Tai Ji will improve coordination, balance, endurance and leg strength, while pounding improves arm strength. 

You will want to work on the strengrth and flexibility of your rotator cuffs.

Are you interested in tournament casting or improving your casting for fishing?

"only thing really necessary is a good back."
Well, as a guy with a bad lower back and neck, I can say that you should consult your doctor prior to stressing your body. 

Don


----------



## kingfish (Feb 28, 2004)

powerful legs that anchor you are imperative


----------



## Tommy (Jan 24, 2001)

kingfish said:


> powerful legs that anchor you are imperative


Wayne is right, I forgot about those tourturous squats.... :--|

Tommy


----------



## uncdub13 (Aug 9, 2003)

Yeah, torture aint even the word. Throw in deadlifts, leg press, extensions & curls...tough to walk the next day.


----------



## Samurai (Nov 24, 2005)

Thanks for the quick replies.The reason I ask is,normally I "pound" all year around but due to work and my son participating in sports,I haven't been able to fish as much as i usually do.Normally I'm able to hold my own at the local spots but this year I think I might need some extra help to stay in shape.I was just thinking about some work outs before our season kicks off in a couple of months.


----------



## dirtyhandslopez (Nov 17, 2006)

Make sure you weigh more than the combined forces of the weight being slung around, otherwise spin might occur


----------



## sprtsracer (Apr 27, 2005)

Crap...here I was relying on accupuncture, my chiropracter, arthritis medication, morphine, and massages from my "honey"! Now I find that I have to exercse as well??? I'll never be a tournament caster at age 60!!! Hey Flea??? How far have you gotten with that contraption for slinging out the bait???


----------



## Jesse Lockowitz (Feb 13, 2006)

sprtsracer said:


> Crap...here I was relying on accupuncture, my chiropracter, arthritis medication, morphine, and massages from my "honey"! Now I find that I have to exercse as well??? I'll never be a tournament caster at age 60!!! Hey Flea??? How far have you gotten with that contraption for slinging out the bait???
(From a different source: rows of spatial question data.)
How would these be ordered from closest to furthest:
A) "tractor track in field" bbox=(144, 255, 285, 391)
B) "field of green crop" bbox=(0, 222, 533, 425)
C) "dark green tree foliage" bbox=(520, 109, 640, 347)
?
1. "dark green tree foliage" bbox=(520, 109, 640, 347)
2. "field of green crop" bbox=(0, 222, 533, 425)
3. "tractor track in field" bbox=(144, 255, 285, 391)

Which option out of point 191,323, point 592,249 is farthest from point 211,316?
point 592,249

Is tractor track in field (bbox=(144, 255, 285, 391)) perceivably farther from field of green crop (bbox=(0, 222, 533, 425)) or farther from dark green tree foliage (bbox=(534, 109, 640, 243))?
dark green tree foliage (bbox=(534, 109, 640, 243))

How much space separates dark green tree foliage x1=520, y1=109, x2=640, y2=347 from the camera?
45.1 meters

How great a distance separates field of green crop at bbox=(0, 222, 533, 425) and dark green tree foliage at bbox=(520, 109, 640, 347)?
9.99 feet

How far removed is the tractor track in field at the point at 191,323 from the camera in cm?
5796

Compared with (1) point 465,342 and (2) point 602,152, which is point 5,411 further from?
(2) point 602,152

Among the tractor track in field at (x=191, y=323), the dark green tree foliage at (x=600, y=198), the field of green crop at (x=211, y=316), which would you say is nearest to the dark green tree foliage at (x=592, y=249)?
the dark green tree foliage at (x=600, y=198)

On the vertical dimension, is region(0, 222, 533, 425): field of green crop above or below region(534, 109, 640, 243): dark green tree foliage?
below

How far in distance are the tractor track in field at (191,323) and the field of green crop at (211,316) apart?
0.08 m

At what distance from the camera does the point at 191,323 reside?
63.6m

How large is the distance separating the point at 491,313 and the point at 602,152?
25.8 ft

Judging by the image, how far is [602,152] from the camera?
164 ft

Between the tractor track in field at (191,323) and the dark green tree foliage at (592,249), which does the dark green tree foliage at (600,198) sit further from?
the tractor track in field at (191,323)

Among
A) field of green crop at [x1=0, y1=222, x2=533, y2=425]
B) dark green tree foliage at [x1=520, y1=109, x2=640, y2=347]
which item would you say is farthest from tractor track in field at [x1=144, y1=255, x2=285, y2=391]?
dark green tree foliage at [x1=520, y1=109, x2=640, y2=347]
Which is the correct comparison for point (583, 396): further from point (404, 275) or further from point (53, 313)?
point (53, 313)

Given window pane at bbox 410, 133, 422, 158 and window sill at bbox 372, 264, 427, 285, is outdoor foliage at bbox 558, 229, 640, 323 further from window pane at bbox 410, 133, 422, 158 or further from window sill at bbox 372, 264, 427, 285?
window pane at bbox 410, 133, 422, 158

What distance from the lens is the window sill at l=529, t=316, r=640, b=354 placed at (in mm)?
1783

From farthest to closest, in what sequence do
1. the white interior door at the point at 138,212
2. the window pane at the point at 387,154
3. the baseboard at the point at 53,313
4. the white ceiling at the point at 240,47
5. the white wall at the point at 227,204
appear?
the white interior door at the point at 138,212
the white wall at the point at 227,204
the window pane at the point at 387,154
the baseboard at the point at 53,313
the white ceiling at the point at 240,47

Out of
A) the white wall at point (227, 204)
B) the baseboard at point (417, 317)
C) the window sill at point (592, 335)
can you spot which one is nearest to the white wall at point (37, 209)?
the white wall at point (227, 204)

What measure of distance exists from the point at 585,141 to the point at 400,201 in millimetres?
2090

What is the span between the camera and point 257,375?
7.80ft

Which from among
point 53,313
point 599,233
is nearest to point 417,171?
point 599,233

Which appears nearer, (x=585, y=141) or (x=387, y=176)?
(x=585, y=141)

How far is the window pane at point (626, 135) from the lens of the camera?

i can build ya a tater gun, although iuno how safe it will be 



Jesse


----------



## Hudak (Sep 10, 2007)

All of the bud light curls I was doing aren't helping me in the least..... I thought I was "in training." Seriously Jesse, your question is similar to other sports... 

What would be a good workout for boxing? What would be a good workout for hitting in baseball? Casting compared to boxing or baseball is not that much different at all. All utilize the same core components to achieve power. A good punch, swing, or cast all start from the feet and go all the way up through the hands after hip rotation. Saying this, as Tommy and many others mentioned, anything that will improve your strength in the areas between your toenails and your fingernails can't hurt your cast.  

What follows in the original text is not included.